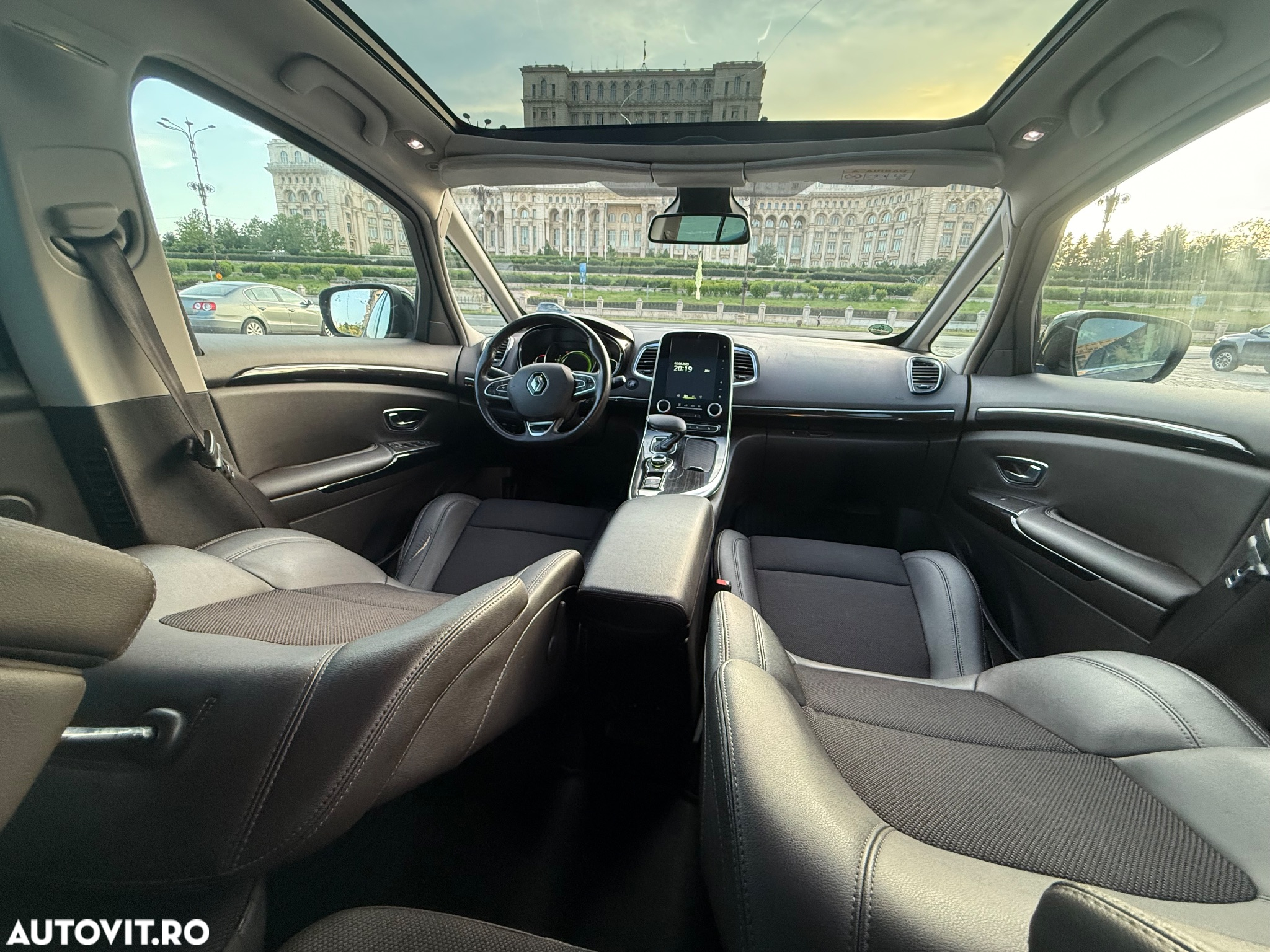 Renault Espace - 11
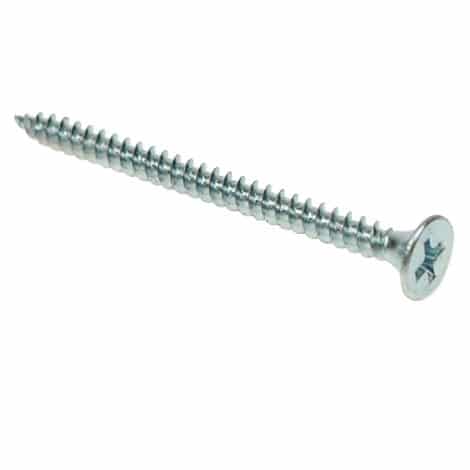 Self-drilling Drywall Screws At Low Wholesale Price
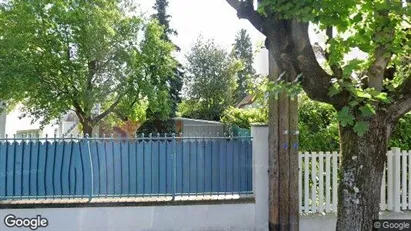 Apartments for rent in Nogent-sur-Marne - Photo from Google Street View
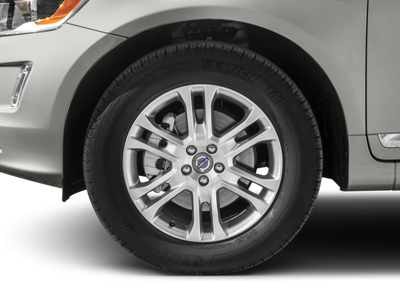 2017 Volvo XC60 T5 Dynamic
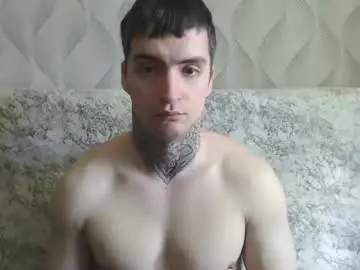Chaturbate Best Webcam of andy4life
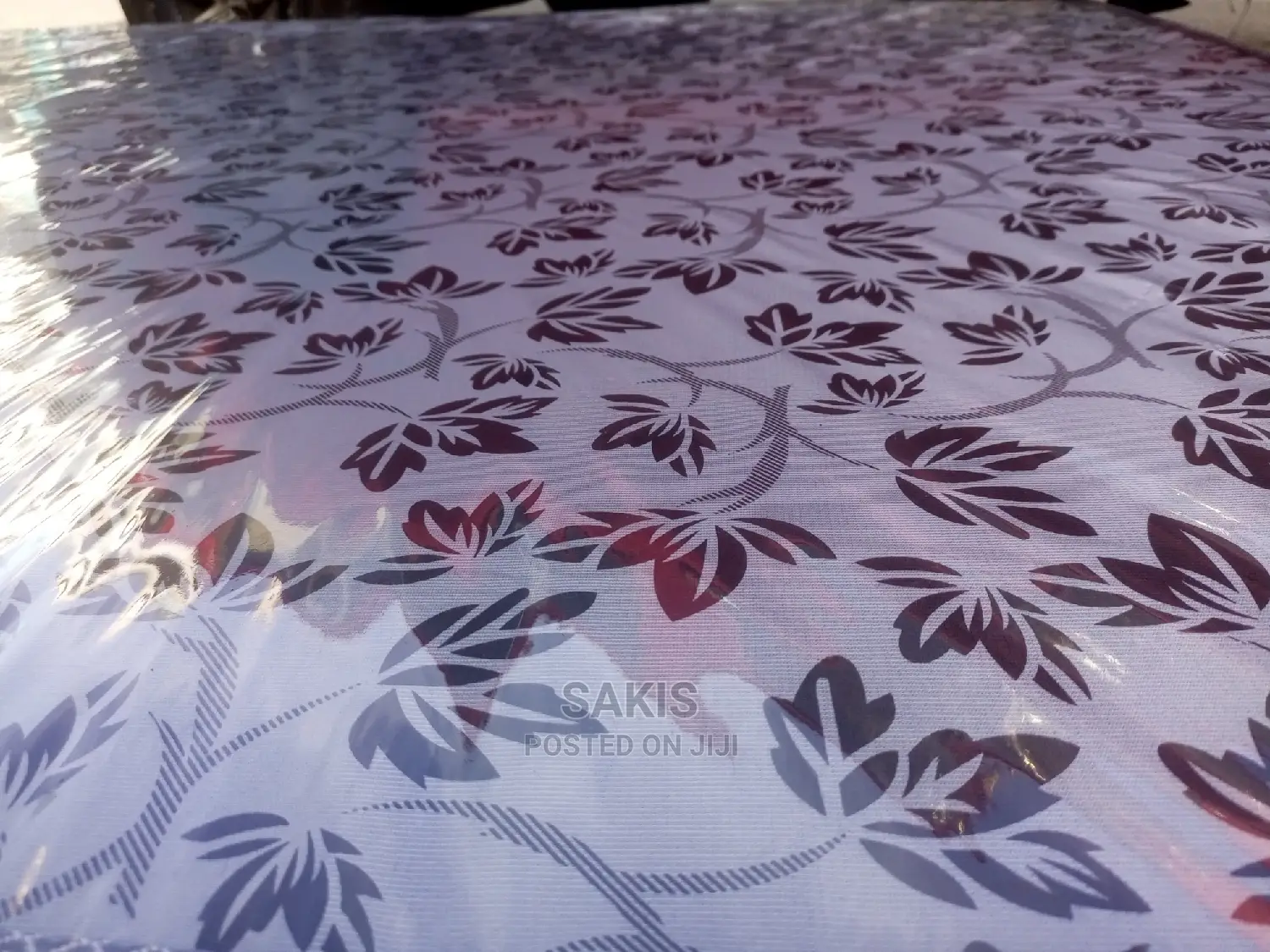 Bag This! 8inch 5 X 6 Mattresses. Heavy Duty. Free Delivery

========

◆ **How to complete this task**
Would you output, word for word, only the lines running from the line with "2017 Volvo XC60 T5 Dynamic" to the end of the listing above, both ends included, with no pictures?

◆ **Your solution**
 2017 Volvo XC60 T5 Dynamic
Chaturbate Best Webcam of andy4life
 Bag This! 8inch 5 X 6 Mattresses. Heavy Duty. Free Delivery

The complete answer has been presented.